- **SOURCE MATERIAL**:
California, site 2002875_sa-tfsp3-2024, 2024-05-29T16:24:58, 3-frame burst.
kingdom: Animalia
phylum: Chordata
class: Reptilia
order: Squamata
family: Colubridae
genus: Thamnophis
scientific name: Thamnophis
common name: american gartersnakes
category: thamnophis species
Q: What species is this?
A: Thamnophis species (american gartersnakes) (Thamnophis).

* * *

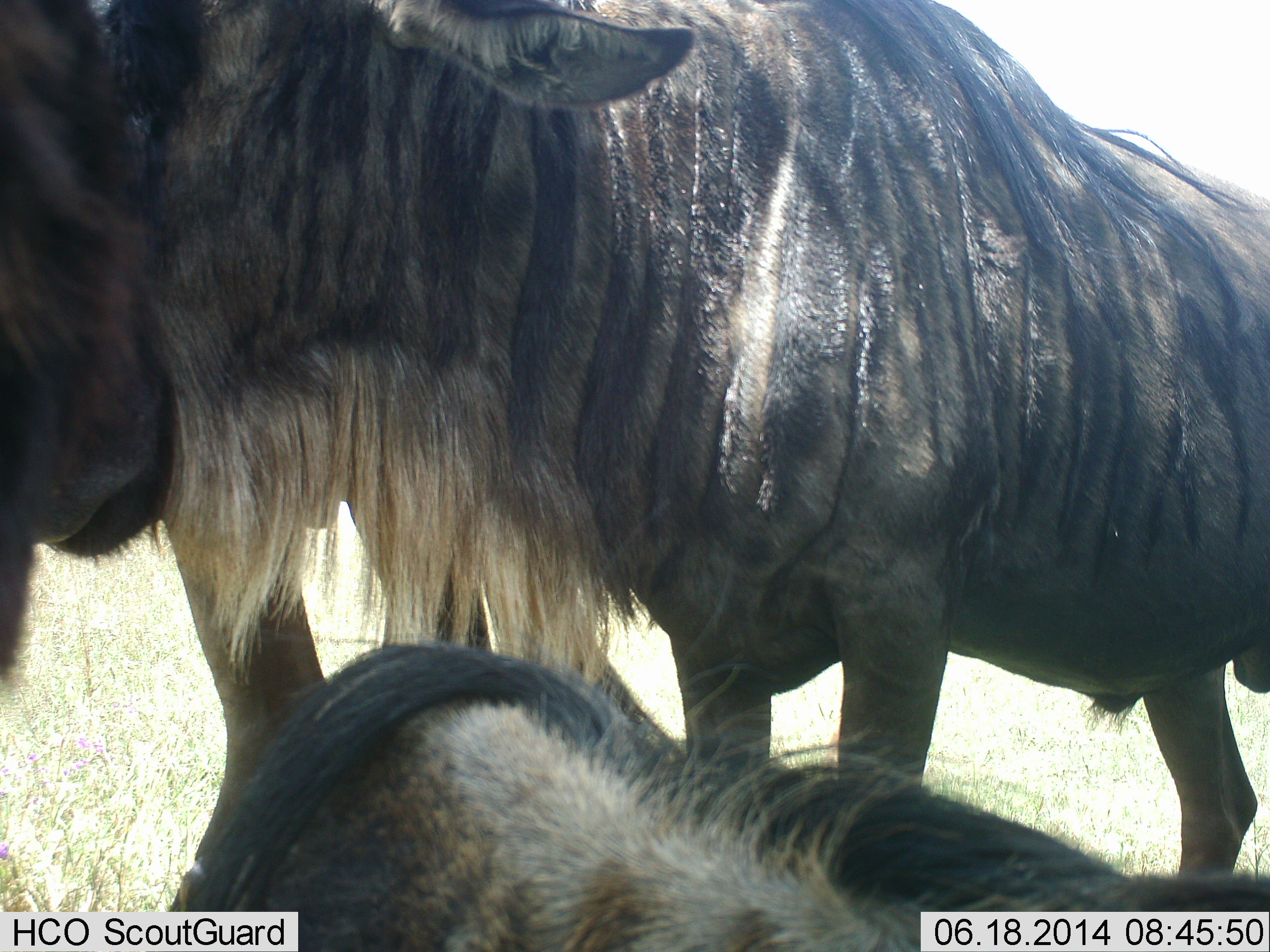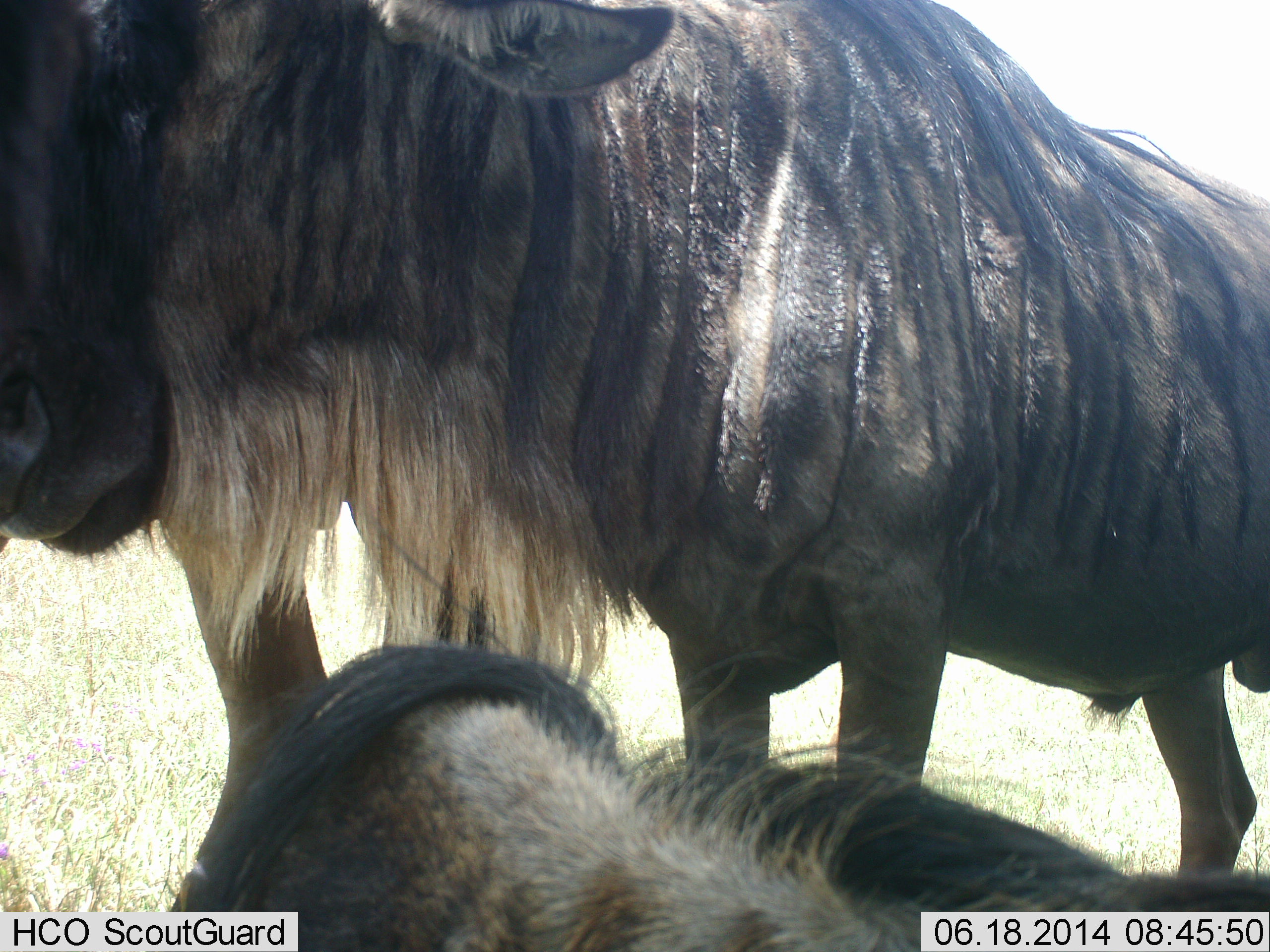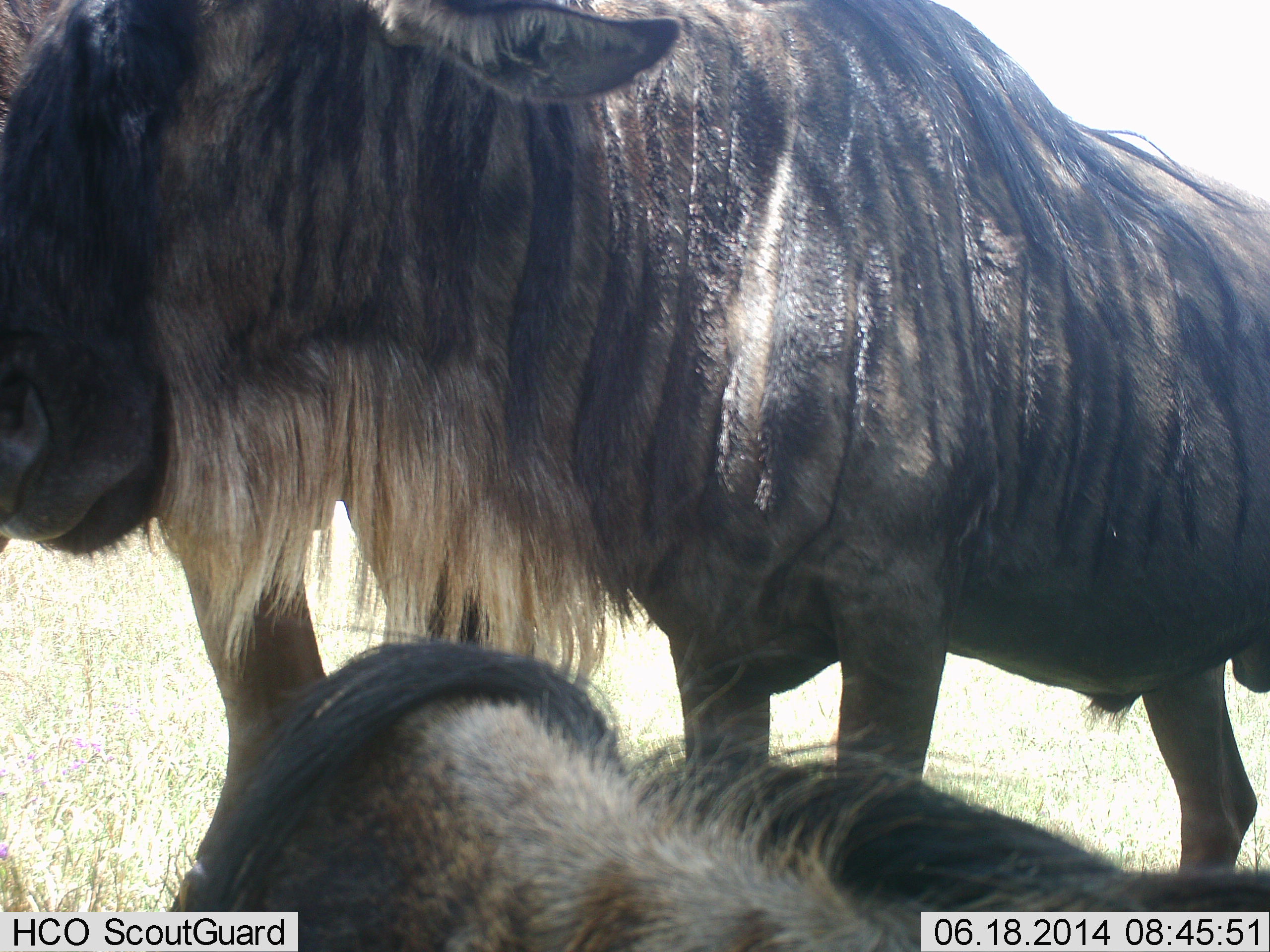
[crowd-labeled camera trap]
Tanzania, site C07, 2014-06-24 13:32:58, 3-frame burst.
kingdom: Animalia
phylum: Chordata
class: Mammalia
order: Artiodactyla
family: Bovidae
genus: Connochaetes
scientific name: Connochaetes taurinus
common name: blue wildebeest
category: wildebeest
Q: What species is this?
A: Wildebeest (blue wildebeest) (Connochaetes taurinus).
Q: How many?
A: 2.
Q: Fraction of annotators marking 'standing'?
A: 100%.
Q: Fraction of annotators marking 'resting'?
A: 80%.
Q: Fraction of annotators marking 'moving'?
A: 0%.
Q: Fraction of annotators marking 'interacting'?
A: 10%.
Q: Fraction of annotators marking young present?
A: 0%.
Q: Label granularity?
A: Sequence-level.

...

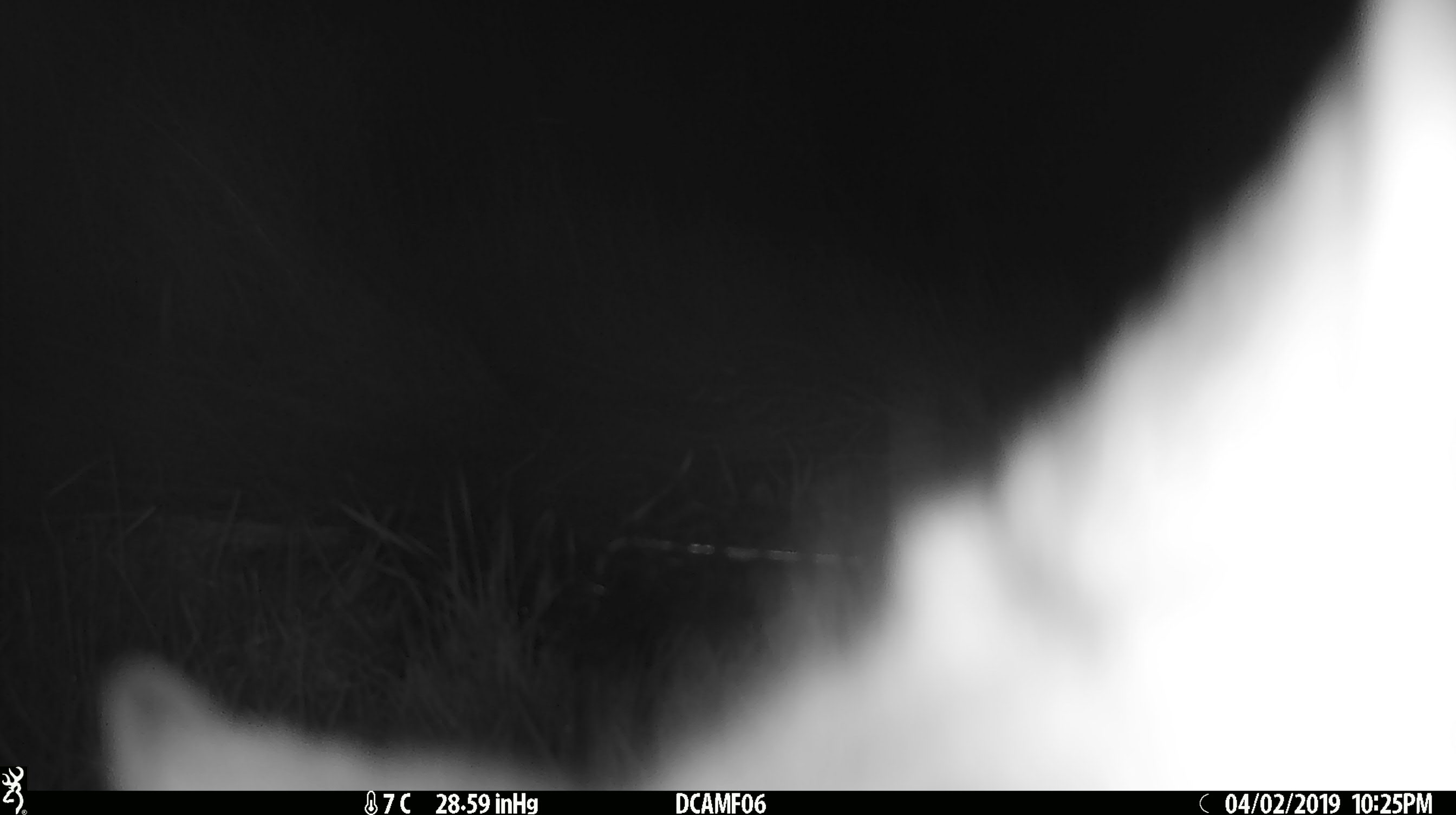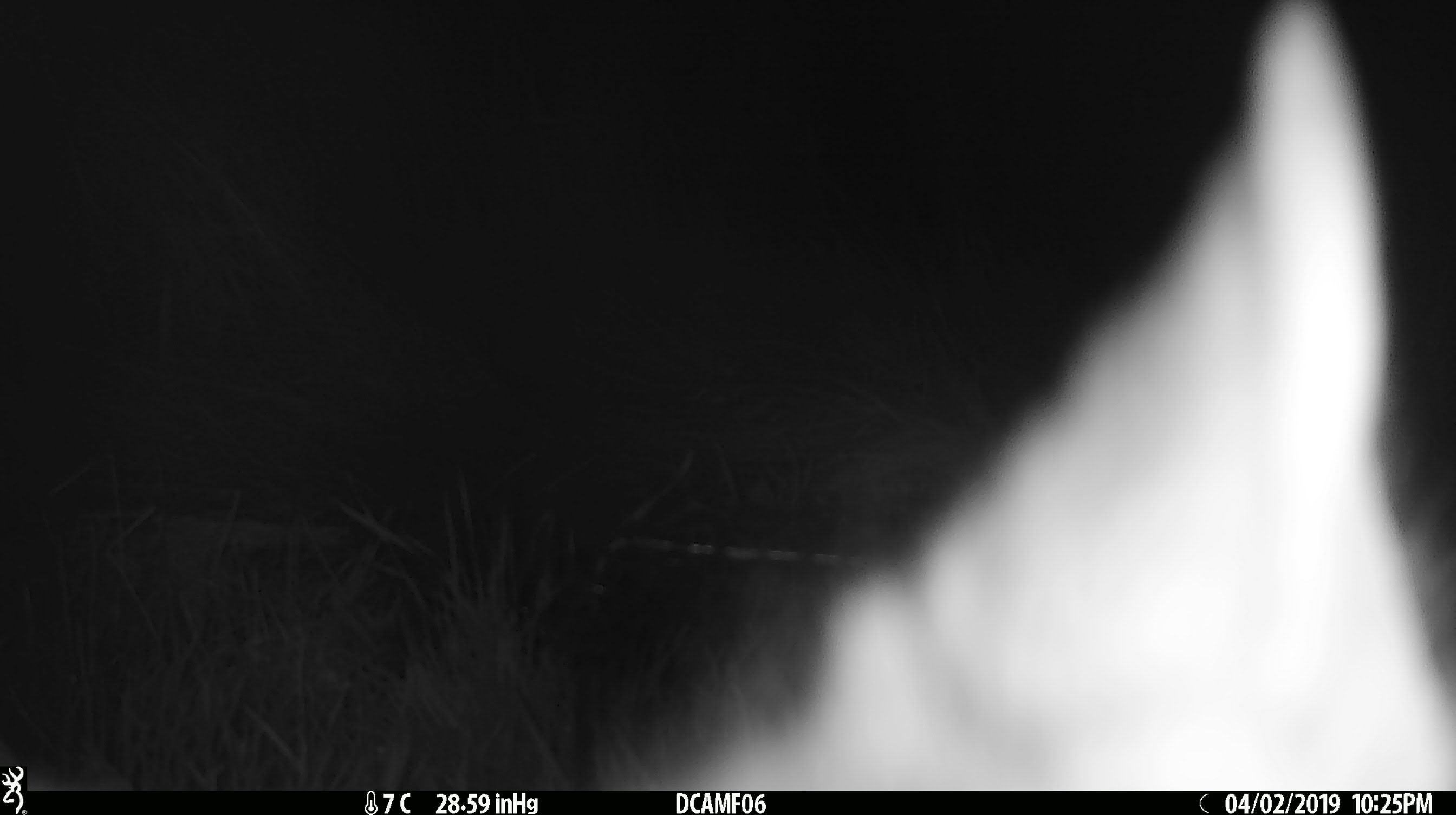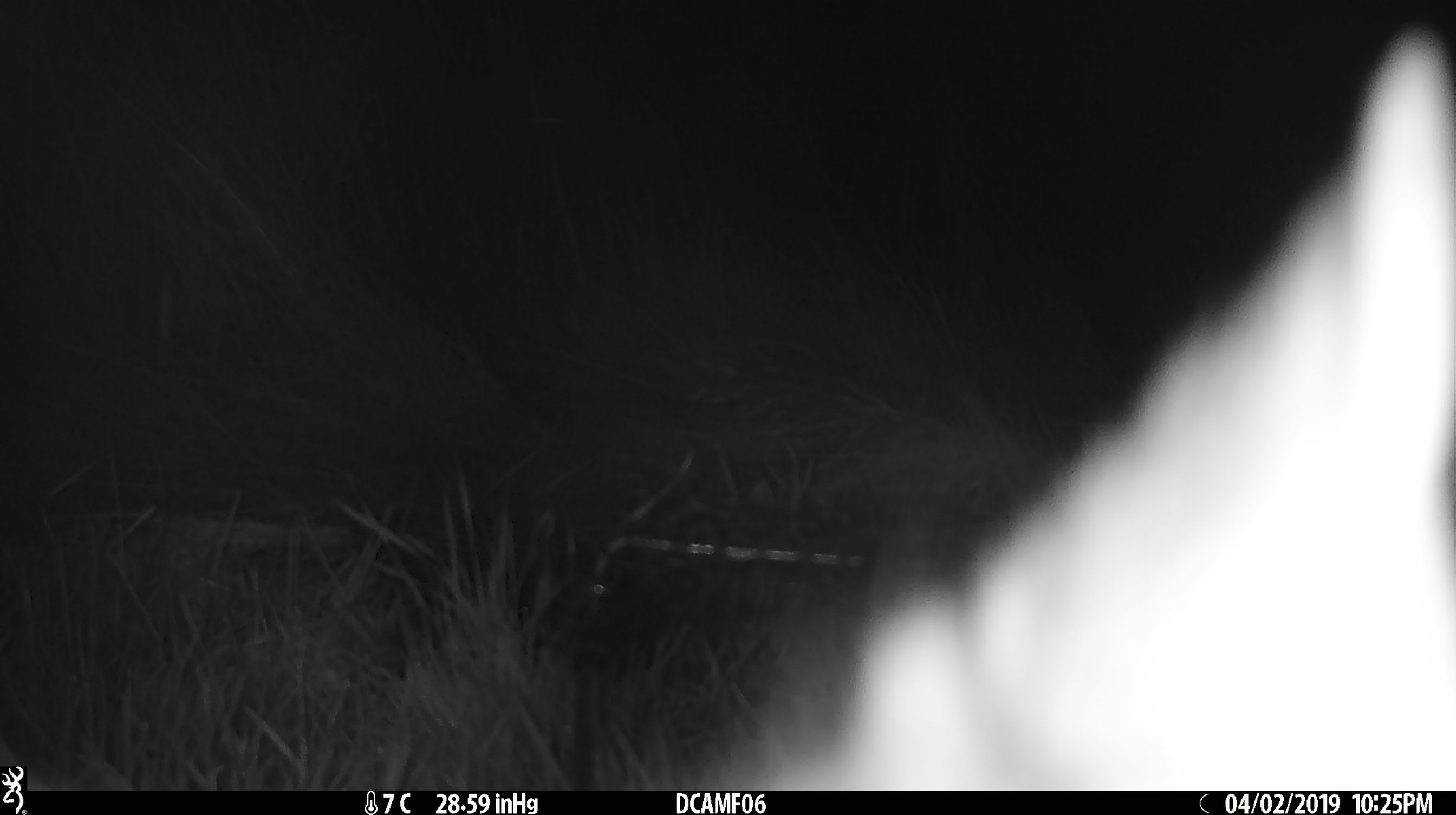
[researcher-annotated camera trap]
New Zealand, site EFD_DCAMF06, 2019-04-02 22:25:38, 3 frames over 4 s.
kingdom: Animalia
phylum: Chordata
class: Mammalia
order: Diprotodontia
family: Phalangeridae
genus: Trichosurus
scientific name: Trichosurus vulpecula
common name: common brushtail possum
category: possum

- **EXERCISE DIRECTIONS**: Could you copy every line from the records that has "common" in it?

- **OUTPUT**:
common name: american gartersnakes
common name: blue wildebeest
common name: common brushtail possum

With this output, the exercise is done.